Pitney Bowes Inc., a postal-machine maker in Stamford, Conn., is also trying to adapt. Over the past decade or so, it had moved a lot of its production to China. It also had outsourced back-office computer operations to India.

But more recently, the company has started worrying about the security of those supply lines. “We’re always concerned that the nationalists there will come and take over” our suppliers in China, says Cynthia Schmitt, the company’s vice president for enterprise risk management.

So over the past three years, the company and its overseas suppliers have begun stockpiling more postage-machine components. Pitney Bowes also began insisting that its vendors in India have backup servers in other countries. So many U.S. companies do business in Bangalore and other Indian cities, Ms. Schmitt fears they could become terrorist targets.

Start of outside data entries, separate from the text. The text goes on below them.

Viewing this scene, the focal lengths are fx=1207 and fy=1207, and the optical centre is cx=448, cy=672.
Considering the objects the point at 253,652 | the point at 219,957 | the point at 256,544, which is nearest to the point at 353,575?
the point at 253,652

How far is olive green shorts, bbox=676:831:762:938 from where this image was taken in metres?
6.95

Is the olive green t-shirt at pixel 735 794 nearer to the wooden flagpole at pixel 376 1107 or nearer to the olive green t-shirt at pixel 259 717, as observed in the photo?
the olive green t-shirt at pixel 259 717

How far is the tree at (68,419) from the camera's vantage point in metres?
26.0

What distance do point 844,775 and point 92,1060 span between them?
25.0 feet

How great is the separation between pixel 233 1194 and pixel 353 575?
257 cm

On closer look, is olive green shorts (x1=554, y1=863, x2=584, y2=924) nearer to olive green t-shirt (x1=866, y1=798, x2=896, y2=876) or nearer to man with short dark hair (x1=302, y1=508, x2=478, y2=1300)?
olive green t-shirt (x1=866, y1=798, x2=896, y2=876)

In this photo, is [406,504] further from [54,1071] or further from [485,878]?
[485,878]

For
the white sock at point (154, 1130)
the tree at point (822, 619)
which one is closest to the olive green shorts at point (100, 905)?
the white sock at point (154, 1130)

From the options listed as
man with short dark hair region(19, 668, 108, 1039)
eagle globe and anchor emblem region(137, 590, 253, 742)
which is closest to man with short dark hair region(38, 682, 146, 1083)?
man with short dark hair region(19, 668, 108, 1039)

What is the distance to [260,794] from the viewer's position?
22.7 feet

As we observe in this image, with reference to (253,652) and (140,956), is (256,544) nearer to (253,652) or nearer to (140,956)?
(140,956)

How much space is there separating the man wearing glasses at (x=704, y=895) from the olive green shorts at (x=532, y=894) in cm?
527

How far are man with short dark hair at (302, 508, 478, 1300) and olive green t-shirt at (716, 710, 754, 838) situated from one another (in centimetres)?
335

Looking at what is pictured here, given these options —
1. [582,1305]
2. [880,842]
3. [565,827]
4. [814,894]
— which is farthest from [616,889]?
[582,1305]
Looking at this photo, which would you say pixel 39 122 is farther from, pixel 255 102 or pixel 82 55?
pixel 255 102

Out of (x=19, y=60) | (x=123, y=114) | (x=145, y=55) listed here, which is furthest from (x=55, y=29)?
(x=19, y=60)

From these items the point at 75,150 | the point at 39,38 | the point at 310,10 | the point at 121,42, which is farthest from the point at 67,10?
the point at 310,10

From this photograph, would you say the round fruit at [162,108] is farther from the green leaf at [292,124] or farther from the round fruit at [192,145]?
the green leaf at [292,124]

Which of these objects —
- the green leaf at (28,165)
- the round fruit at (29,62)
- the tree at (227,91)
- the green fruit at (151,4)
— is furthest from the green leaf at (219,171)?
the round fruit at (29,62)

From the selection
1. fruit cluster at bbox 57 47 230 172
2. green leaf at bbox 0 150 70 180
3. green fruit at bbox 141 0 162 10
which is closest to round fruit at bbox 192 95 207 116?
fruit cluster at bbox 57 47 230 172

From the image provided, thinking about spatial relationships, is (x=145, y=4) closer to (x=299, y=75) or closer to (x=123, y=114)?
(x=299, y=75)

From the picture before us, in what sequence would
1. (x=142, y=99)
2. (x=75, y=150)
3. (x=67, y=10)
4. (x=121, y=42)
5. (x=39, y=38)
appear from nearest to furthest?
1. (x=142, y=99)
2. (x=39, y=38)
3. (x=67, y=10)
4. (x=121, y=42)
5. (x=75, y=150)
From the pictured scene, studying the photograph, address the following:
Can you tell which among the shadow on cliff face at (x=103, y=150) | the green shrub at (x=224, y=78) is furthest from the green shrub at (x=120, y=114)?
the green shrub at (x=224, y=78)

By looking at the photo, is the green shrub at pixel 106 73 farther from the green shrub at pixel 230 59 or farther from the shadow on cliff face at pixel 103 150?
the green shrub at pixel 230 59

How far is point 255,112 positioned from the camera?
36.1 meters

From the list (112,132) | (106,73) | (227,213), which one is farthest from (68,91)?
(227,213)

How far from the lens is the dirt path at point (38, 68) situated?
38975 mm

Similar concerns are felt by other big companies. AMR Research Inc., a Boston consulting firm, says it surveyed supply-chain managers at big U.S. firms in March about how they would rank the risks they face doing business globally. About 30% of them rated “country risk” — geopolitical problems or natural disasters — as their most significant.

Some companies are seeking havens closer to home. As some U.S. corporations relocate operations from lower-cost spots in Asia, Mexico — which has a free-trade pact with the U.S. — has seen a surge in foreign investment, up 21% last year to $23.2 billion.

Some of the world’s biggest new investors are government-run investment funds. In the Middle East and Russia, sovereign wealth funds are powered by oil revenue; in Asia, they’re fed by other export earnings. In all, the funds have a total of $3 trillion in revenue and have used the money to buy stakes in Citigroup Inc., Merrill Lynch & Co. and other battered Wall Street firms. While the infusions have been lauded by the U.S. Treasury and capital-short Wall Street firms, they also aroused suspicions here and internationally that the investors could have political agendas.

Now, many national governments are raising barriers against such foreign investment. The U.S., Canada, Germany, France, Japan, South Korea, Australia, Hungary and Greece are proposing or enacting restrictions on investment by state-owned firms from other countries, according to a forthcoming study by the Council of Foreign Relations. China and Russia, which have sovereign wealth funds, are staking out “strategic sectors” where foreign investment would be restricted, say the study’s authors, investment-law specialist David Marchick and Dartmouth economist Matthew Slaughter.

National Muscle-Flexing

Muscle-flexing by national governments has also made it more complicated to tackle global environmental issues. In 1987, governments sent environmental ministers to Montreal to negotiate a global ban on the chlorofluorocarbons blamed for opening an ozone hole over Antarctica. The ministers expected the treaty would be ratified at home and enforced world-wide through trade sanctions. It was.

A decade later, the Kyoto Protocol flopped because the U.S. didn’t sign, and China and India weren’t required to limit emissions. Now, with national governments wary of making commitments, negotiators and think tanks in the U.S. and Europe are grappling with how to persuade states to take strong efforts to curtail greenhouse-gas emissions. One possibility: encourage governments to take specific actions to cut emissions now, and hold off on a treaty until states are more confident that their rivals are taking global warming seriously.

New nationalism could play out over a lengthy span, says Michael Klein, chief economist at the World Bank’s private-sector arm, the International Finance Corp. “Disparate national interests may pull [countries] in different directions and render global actions more difficult,” Mr. Klein says. “We’re in for several decades of these centrifugal forces.”